Away from the pressures of the league we had the club’s first Chester Cup Final to look forward to. After an abortive first attempt at the Shack the week before where heavy rain caused the game to be abandoned after 37 overs, the game eventually went ahead at Leigh. Having won the toss and batted, only Ian Seabury (40) showed any fluency and our total of 132 all out looked well below par. Sadly this proved to be the case and the home side won at a canter with fifteen overs to spare and six wickets. Congratulations to Tim McKiernan and his team – they were simply better than us on the day.


And so to the final game of the season with three clubs still threatened by relegation – ourselves, our opponents Wallasey (nine points ahead of us) and Newton-Le-Willows (five points behind us) who faced a daunting trip to a Bootle side still requiring a point to secure the title. There were various permutations with the simplest being if we won we were safe. We could draw or lose provided we scored more points than Newton. We won the toss and batted and were determined to put in a solid display, coming off after 45 overs on 197-5. Excellent contributions from Ian Seabury (51), John Davies (31) and Scotty Isaac (35*) gave us three crucial batting points. In reply, Wallasey gave it a really good go and while comfortable at 124/1 the run rate was creeping up with just seven overs left.
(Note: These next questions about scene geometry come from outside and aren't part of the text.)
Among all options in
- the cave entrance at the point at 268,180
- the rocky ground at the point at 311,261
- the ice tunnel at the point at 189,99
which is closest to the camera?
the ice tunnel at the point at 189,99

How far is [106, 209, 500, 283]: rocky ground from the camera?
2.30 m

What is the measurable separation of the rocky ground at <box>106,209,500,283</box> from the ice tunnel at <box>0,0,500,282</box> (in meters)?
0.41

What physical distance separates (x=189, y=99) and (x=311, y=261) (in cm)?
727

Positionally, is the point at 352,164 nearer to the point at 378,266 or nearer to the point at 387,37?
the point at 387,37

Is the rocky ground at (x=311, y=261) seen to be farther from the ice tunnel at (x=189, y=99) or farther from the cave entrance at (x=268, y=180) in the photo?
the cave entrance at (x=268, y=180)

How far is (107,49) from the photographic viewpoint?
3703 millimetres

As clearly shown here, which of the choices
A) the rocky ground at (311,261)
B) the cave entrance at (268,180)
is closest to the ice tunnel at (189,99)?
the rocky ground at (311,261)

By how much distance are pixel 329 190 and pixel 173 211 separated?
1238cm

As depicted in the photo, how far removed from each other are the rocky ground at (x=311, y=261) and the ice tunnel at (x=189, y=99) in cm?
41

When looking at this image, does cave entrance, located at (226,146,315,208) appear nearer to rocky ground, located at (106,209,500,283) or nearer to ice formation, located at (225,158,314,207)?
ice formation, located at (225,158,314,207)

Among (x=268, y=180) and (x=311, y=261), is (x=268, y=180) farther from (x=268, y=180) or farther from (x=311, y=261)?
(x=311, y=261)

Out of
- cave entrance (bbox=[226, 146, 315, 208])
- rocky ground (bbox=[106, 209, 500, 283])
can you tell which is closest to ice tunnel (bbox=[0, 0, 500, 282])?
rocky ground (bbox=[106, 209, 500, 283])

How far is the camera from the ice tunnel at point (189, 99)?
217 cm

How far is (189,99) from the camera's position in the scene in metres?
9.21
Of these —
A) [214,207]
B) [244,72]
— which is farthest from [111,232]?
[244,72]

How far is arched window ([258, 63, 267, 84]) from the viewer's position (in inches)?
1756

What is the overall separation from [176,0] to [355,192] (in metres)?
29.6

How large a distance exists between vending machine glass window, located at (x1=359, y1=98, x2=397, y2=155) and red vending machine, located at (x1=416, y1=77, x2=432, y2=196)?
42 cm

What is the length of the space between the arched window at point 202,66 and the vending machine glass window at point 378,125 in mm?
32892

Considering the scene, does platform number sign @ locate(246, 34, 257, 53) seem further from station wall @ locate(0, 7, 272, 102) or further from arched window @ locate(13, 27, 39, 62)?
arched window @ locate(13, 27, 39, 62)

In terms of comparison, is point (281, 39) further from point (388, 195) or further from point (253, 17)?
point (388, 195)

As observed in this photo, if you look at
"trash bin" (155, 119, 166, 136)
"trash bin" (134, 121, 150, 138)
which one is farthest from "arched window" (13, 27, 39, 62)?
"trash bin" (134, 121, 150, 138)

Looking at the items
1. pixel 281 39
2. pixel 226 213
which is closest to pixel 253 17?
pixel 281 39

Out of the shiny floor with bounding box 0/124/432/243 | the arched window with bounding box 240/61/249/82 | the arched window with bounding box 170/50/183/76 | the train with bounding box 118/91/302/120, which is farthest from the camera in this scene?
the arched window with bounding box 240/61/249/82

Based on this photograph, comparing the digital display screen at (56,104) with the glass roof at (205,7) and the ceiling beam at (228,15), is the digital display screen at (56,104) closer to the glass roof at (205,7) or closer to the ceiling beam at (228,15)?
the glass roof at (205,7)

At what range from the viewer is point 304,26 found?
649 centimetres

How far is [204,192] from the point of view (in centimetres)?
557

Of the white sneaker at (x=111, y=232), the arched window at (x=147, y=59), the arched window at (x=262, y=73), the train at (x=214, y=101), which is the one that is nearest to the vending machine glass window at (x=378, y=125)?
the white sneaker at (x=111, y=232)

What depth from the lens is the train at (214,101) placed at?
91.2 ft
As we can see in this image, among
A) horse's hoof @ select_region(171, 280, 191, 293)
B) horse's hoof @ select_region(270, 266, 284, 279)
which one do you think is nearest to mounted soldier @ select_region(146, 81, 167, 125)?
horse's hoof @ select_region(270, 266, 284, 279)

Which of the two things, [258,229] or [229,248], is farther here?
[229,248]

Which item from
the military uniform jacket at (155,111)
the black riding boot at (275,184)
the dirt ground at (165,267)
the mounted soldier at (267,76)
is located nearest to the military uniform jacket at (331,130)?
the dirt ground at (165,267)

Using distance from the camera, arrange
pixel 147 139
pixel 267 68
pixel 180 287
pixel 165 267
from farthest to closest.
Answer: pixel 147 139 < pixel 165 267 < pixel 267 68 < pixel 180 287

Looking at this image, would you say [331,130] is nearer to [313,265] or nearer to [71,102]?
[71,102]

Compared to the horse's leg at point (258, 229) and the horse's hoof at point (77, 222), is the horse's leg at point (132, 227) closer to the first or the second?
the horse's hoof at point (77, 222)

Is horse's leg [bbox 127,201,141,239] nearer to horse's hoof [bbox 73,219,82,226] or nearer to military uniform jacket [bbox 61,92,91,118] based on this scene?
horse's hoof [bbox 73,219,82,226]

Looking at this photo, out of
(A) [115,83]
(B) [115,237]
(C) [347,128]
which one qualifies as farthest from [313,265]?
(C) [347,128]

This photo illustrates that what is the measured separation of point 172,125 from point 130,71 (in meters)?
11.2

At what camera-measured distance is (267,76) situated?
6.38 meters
To their credit they really went for it and a flurry of wickets and big hits followed with the home side eventually finishing just two runs short on 195/8. Pete Kelly again bowled superbly to take his fifth five-wicket haul of the season with 5/86 and even the skipper pitched in with a couple of wickets at the end. By this time news had filtered out to the middle that Bootle had beaten Newton-Le-Willows and once we’d figured the maths out we were able to finally breathe a sigh of relief as our survival was confirmed.


Overall it has to be said that, especially given the previous years impressive finish, it was a largely disappointing season. Too many poor batting displays left us far too close to the drop and this is something we will have to work hard on for next year. It was difficult to find form at times with the season being so disjointed by the seemingly continuous rain but other teams coped and so must we. However, the high points were the excellent batting form of Nick Cockrell (476 league runs at 52.89) and Ian Seabury (370 at 28.46) and a superb bowling return from Peter Kelly (45 wickets at 19.47). The 2nd XI is still a very young side overall and I’m confident that we will be stronger for another years worth of experience. This is equally true of my captaincy and I hope that this will also continue to improve. There are definitely grounds for optimism and I’m sure we’re all starting to look forward to next season already – once we’ve got Christmas out of the way!